• [Problem statement] Reproduce the rows below word for word, starting at the line that contains "Specifically, which of" and continuing down to the end of the rows, both ends included.

Rows contained in a dataset:
━━━━━━━━━━
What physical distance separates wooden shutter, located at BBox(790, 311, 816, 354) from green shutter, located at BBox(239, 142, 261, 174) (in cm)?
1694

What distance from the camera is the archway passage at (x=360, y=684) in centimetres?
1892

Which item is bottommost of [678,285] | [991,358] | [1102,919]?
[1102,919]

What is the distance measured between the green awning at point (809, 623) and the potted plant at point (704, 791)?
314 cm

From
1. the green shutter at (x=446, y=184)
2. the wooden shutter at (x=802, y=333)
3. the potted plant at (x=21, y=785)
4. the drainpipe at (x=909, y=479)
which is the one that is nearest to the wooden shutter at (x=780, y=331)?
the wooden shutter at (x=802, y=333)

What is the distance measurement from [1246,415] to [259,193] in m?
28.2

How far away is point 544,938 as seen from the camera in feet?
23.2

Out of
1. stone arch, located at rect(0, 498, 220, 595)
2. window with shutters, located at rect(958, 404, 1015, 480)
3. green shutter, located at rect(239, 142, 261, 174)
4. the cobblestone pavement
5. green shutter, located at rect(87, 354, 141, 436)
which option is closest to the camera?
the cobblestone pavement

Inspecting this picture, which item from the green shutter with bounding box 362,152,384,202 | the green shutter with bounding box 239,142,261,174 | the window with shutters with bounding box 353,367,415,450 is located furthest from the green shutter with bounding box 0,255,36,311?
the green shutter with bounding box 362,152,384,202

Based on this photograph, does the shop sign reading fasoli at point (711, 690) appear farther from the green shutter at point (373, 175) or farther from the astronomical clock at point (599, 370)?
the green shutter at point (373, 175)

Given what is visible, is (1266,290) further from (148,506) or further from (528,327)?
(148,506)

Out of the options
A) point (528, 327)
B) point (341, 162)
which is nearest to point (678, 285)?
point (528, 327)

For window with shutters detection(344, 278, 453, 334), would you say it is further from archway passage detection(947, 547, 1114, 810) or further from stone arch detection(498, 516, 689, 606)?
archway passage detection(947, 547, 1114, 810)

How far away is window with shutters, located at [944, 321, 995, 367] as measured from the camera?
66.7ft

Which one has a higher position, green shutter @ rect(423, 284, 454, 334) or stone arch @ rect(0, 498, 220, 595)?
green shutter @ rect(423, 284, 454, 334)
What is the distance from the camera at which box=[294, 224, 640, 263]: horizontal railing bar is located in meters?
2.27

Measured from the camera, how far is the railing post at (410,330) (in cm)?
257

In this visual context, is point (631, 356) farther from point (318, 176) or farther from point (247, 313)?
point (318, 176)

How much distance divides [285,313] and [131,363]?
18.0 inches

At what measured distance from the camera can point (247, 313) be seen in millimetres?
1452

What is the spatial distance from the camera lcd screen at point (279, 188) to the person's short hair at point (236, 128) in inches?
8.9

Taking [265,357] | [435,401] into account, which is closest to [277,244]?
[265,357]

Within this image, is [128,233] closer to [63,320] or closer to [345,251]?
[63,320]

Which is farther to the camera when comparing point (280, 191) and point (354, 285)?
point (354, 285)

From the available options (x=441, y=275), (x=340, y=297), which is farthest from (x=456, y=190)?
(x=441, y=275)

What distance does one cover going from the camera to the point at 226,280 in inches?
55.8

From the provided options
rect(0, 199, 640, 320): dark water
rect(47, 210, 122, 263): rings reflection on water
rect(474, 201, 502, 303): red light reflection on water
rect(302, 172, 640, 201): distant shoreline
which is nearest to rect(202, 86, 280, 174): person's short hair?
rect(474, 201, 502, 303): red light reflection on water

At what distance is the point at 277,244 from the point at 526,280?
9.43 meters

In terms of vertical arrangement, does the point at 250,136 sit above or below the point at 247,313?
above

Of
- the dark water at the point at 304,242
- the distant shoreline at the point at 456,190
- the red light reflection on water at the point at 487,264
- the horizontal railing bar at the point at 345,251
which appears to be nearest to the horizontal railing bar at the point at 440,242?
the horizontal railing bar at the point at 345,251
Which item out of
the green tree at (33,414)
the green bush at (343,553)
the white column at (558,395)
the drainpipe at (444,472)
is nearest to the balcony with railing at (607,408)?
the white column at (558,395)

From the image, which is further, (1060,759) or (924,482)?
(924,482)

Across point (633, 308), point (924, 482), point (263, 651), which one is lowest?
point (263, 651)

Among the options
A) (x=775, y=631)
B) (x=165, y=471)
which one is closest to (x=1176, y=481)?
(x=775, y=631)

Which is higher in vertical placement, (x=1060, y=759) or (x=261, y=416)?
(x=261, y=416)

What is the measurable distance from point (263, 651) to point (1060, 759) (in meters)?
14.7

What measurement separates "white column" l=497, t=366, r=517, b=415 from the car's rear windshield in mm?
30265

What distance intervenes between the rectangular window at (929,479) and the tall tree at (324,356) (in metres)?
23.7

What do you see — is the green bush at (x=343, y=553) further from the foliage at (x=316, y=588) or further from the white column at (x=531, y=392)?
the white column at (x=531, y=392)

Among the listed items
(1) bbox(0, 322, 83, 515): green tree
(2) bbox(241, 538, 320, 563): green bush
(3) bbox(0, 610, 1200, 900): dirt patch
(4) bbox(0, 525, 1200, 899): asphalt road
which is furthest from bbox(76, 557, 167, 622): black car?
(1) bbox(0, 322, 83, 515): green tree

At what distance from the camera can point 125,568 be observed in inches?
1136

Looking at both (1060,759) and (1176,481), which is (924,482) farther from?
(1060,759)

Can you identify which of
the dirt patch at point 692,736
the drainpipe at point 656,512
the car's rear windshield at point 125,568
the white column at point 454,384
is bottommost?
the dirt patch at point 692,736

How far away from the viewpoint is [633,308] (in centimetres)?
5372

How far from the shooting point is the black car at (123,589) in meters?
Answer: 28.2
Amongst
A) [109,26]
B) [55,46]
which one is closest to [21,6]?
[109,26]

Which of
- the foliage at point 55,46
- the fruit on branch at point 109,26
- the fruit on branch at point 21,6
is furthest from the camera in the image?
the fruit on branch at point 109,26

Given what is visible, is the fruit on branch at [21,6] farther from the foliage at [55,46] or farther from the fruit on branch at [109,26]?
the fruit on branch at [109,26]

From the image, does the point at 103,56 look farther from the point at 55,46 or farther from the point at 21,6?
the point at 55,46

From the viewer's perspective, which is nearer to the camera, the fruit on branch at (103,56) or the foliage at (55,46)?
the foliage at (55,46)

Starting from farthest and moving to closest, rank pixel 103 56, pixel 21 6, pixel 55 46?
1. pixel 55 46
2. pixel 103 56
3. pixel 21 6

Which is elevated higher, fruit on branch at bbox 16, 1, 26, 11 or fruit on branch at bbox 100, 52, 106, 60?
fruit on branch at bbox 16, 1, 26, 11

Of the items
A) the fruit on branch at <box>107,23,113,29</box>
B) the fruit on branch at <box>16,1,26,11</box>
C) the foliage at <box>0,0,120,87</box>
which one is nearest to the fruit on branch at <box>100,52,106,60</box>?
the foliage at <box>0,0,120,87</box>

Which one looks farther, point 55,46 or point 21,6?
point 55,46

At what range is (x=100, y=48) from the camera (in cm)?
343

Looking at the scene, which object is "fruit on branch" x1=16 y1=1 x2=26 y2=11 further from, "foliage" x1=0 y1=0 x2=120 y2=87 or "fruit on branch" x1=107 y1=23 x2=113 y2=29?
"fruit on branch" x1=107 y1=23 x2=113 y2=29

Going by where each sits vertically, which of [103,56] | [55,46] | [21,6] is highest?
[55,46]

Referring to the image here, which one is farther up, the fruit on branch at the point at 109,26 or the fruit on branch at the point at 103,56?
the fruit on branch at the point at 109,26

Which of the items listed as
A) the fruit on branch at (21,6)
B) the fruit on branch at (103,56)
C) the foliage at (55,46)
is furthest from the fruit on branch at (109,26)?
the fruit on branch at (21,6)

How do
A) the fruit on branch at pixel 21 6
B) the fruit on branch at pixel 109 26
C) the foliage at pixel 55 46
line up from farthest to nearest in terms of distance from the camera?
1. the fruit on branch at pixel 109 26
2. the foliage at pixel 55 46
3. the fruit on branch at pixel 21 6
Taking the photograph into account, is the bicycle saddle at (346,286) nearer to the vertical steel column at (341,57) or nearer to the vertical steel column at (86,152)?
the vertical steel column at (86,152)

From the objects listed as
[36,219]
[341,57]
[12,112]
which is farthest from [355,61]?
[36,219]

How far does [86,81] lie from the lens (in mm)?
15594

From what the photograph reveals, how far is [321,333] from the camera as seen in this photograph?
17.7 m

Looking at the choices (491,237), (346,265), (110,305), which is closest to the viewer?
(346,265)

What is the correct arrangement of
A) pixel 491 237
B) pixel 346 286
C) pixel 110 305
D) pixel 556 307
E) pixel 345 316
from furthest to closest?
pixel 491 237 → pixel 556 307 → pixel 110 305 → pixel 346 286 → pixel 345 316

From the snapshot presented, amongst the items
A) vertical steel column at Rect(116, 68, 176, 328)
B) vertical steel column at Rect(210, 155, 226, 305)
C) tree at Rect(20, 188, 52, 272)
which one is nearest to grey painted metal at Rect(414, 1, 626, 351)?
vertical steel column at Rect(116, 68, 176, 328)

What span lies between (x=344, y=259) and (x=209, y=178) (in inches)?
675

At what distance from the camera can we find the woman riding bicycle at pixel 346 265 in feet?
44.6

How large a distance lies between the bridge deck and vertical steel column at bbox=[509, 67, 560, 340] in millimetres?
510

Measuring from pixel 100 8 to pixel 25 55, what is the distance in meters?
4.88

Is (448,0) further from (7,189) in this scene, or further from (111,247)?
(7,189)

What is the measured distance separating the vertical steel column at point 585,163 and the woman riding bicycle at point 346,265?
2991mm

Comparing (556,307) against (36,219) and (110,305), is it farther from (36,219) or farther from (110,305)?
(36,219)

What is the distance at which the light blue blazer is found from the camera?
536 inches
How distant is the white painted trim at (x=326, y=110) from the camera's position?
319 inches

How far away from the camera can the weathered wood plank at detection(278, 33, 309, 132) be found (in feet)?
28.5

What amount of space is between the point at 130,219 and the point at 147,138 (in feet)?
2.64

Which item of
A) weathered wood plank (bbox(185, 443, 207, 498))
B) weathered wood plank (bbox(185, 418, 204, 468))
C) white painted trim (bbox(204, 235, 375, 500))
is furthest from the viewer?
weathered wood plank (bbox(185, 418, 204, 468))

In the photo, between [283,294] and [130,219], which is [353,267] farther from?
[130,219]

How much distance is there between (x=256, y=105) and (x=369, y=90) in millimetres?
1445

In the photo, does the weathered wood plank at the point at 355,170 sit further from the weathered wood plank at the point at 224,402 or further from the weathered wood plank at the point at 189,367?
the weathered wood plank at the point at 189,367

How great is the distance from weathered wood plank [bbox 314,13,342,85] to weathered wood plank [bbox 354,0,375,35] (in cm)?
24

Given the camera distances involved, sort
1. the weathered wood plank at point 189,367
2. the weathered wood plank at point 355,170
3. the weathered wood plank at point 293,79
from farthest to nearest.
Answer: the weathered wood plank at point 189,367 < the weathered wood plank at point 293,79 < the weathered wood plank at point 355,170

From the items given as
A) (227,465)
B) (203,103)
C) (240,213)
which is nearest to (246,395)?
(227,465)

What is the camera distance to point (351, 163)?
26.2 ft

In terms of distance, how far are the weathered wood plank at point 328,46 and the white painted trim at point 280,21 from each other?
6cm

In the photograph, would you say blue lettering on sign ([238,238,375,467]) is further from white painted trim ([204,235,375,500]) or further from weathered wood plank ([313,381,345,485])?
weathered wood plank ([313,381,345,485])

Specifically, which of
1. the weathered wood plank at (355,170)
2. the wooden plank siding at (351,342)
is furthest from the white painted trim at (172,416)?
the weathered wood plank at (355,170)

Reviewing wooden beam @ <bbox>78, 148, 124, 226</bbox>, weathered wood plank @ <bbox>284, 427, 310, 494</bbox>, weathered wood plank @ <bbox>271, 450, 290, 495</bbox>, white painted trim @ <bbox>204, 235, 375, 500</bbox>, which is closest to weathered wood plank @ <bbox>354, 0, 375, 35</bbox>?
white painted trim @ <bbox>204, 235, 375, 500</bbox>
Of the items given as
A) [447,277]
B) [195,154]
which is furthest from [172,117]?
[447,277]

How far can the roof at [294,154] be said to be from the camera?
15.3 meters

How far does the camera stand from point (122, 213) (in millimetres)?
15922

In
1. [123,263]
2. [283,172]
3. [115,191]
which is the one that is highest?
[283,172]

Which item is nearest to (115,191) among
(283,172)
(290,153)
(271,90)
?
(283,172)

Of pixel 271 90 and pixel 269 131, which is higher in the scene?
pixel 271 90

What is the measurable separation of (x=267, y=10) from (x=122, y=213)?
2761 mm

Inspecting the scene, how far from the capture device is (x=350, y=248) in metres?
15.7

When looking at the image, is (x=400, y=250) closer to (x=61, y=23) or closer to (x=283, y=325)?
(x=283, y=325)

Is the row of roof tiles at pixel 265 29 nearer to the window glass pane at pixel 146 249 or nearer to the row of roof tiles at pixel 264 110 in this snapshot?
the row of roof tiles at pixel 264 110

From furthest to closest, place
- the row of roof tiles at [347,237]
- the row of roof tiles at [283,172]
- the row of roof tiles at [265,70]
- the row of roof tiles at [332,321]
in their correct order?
━━━━━━━━━━
• [Result]
Specifically, which of
1. the weathered wood plank at (355,170)
2. the wooden plank siding at (351,342)
is furthest from the white painted trim at (172,416)?
the weathered wood plank at (355,170)

Reviewing wooden beam @ <bbox>78, 148, 124, 226</bbox>, weathered wood plank @ <bbox>284, 427, 310, 494</bbox>, weathered wood plank @ <bbox>271, 450, 290, 495</bbox>, white painted trim @ <bbox>204, 235, 375, 500</bbox>, which is closest to weathered wood plank @ <bbox>354, 0, 375, 35</bbox>?
white painted trim @ <bbox>204, 235, 375, 500</bbox>
Of the items given as
A) [447,277]
B) [195,154]
which is furthest from [172,117]?
[447,277]

How far can the roof at [294,154] be said to be from the camera?
15.3 meters

How far does the camera stand from point (122, 213) (in millimetres)?
15922

In
1. [123,263]
2. [283,172]
3. [115,191]
which is the one that is highest?
[283,172]

Which item is nearest to (115,191) among
(283,172)
(290,153)
(271,90)
?
(283,172)

Of pixel 271 90 and pixel 269 131, which is higher in the scene?
pixel 271 90

What is the measurable separation of (x=267, y=10) from (x=122, y=213)?
2761 mm

Inspecting the scene, how far from the capture device is (x=350, y=248) in metres?
15.7

When looking at the image, is (x=400, y=250) closer to (x=61, y=23) or closer to (x=283, y=325)?
(x=283, y=325)

Is the row of roof tiles at pixel 265 29 nearer to the window glass pane at pixel 146 249 or nearer to the row of roof tiles at pixel 264 110 in this snapshot?
the row of roof tiles at pixel 264 110

From furthest to closest, place
- the row of roof tiles at [347,237]
- the row of roof tiles at [283,172]
- the row of roof tiles at [265,70]
- the row of roof tiles at [332,321]
in their correct order?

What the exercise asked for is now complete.